• Instrução de trabalho 1
Traduza para inglês a frase "Não entendo, desculpem mas não é normal.", que aparece no fórum sobre detetores de trovoada.

-=-=-

Muito bem vindo e parabéns pela iniciativa


----------



## filipe cunha (19 Set 2014 às 13:31)

Se o detector viesse já previamente montado, como acontece com as EMs, já teria um instalado, mas como vem é difícil a aventura


----------



## lsalvador (19 Set 2014 às 13:35)

filipe cunha disse:


> Se o detector viesse já previamente montado, como acontece com as EMs, já teria um instalado, mas como vem é difícil a aventura


Pelo fórum começaram a vir montados.


----------



## mt007 (20 Set 2014 às 21:42)

Para o próximo ano já virão montados 

AF10 bem vindo e espero que consiga colocar a estação a funcionar.
Quanto a outras escolas não conheço 
Abc


----------



## mt007 (27 Set 2014 às 15:21)

Boas pessoal,
continuo sem perceber.
Trovoadas mesmo em cima de mim e nenhuma estação incluindo a minha detecta nada?
São capazes de detectar no outro lado do Rio Tejo e no mar ao largo de Sintra ou Cascais, poucos, e aqui na minha zona (oeiras) nada?
Não entendo, desculpem mas não é normal.
Abc


----------



## Mr. Neves (27 Set 2014 às 15:27)

mt007 disse:


> Boas pessoal,
> continuo sem perceber.
> Trovoadas mesmo em cima de mim e nenhuma estação detecta nada?
> São capazes de detectar no outro lado do Rio Tejo e no mar ao largo de Sintra ou Cascais, poucos, e aqui na minha zona (oeiras) nada?
> ...

-=-=-

• Instrução de trabalho 2
Extraia da listagem, sem alterações, cada linha que contenha a palavra "tight".

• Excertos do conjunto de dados
-=-=-

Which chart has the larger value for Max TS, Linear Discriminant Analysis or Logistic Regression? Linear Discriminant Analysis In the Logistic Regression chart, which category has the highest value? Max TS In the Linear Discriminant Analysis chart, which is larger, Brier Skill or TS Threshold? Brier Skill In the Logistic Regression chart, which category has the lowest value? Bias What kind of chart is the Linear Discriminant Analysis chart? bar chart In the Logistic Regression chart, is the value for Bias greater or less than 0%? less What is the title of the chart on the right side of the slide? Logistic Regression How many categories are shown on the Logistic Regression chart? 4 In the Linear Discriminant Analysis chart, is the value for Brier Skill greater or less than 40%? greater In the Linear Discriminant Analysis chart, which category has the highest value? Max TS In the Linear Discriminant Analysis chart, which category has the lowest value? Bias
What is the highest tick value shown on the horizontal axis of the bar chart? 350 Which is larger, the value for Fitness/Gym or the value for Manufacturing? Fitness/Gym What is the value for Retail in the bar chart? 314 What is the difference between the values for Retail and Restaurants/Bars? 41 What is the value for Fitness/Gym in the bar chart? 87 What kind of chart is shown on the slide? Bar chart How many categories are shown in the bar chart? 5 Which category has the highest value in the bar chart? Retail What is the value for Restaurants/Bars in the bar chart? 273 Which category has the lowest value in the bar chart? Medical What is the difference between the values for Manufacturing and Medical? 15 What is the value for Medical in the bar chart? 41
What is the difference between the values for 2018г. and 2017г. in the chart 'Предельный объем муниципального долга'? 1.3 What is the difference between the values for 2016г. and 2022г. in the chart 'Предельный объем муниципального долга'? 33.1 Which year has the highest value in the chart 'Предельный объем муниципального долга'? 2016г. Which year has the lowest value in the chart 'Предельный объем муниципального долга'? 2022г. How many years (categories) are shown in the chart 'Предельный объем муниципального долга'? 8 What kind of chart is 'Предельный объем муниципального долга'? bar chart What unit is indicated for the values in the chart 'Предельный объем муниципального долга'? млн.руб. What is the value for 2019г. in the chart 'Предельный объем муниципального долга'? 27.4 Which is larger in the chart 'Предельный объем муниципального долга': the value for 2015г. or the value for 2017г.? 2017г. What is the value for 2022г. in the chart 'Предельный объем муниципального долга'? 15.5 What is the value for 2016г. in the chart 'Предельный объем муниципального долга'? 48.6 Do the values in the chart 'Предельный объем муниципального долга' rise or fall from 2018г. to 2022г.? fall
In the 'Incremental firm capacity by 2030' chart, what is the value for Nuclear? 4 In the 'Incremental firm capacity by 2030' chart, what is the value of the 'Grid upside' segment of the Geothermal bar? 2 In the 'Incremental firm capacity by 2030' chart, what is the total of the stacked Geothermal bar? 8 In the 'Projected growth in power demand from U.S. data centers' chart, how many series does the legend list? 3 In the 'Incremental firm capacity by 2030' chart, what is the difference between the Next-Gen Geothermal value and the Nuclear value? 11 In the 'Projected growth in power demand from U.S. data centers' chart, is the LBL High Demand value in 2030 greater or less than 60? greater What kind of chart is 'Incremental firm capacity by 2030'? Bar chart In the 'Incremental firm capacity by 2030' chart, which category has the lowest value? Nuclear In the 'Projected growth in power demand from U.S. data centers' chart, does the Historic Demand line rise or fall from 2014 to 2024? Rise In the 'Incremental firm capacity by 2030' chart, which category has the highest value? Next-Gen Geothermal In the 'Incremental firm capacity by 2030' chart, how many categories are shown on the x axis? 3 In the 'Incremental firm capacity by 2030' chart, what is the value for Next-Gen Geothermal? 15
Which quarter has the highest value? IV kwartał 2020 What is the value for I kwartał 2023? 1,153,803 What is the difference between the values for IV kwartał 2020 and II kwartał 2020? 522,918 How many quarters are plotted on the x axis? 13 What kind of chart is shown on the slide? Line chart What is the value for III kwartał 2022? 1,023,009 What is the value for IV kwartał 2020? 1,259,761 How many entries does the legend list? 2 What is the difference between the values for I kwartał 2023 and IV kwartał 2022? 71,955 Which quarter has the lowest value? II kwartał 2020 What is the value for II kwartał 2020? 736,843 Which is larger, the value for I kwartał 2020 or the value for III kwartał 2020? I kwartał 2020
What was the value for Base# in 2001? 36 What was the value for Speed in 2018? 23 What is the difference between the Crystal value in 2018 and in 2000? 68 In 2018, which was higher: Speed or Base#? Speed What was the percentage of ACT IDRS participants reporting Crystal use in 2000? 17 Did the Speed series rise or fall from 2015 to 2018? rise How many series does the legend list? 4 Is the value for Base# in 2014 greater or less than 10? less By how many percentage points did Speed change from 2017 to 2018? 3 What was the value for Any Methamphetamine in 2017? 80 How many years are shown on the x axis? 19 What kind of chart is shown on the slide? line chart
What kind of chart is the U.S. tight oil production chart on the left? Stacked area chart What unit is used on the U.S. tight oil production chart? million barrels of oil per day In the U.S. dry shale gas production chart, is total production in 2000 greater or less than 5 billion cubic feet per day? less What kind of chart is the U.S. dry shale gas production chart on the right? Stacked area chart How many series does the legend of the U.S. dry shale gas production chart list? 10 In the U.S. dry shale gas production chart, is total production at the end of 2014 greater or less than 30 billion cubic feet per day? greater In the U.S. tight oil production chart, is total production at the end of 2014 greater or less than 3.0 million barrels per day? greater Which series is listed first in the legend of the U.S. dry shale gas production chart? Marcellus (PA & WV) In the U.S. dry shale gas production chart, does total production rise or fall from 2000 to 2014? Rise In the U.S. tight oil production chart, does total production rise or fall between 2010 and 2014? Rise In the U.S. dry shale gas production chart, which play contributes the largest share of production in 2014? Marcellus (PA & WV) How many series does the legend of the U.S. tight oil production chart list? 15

-=-=-

• Resposta final 1
I don't understand; sorry, but this isn't normal.

• Resposta final 2
What kind of chart is the U.S. tight oil production chart on the left? Stacked area chart What unit is used on the U.S. tight oil production chart? million barrels of oil per day In the U.S. dry shale gas production chart, is total production in 2000 greater or less than 5 billion cubic feet per day? less What kind of chart is the U.S. dry shale gas production chart on the right? Stacked area chart How many series does the legend of the U.S. dry shale gas production chart list? 10 In the U.S. dry shale gas production chart, is total production at the end of 2014 greater or less than 30 billion cubic feet per day? greater In the U.S. tight oil production chart, is total production at the end of 2014 greater or less than 3.0 million barrels per day? greater Which series is listed first in the legend of the U.S. dry shale gas production chart? Marcellus (PA & WV) In the U.S. dry shale gas production chart, does total production rise or fall from 2000 to 2014? Rise In the U.S. tight oil production chart, does total production rise or fall between 2010 and 2014? Rise In the U.S. dry shale gas production chart, which play contributes the largest share of production in 2014? Marcellus (PA & WV) How many series does the legend of the U.S. tight oil production chart list? 15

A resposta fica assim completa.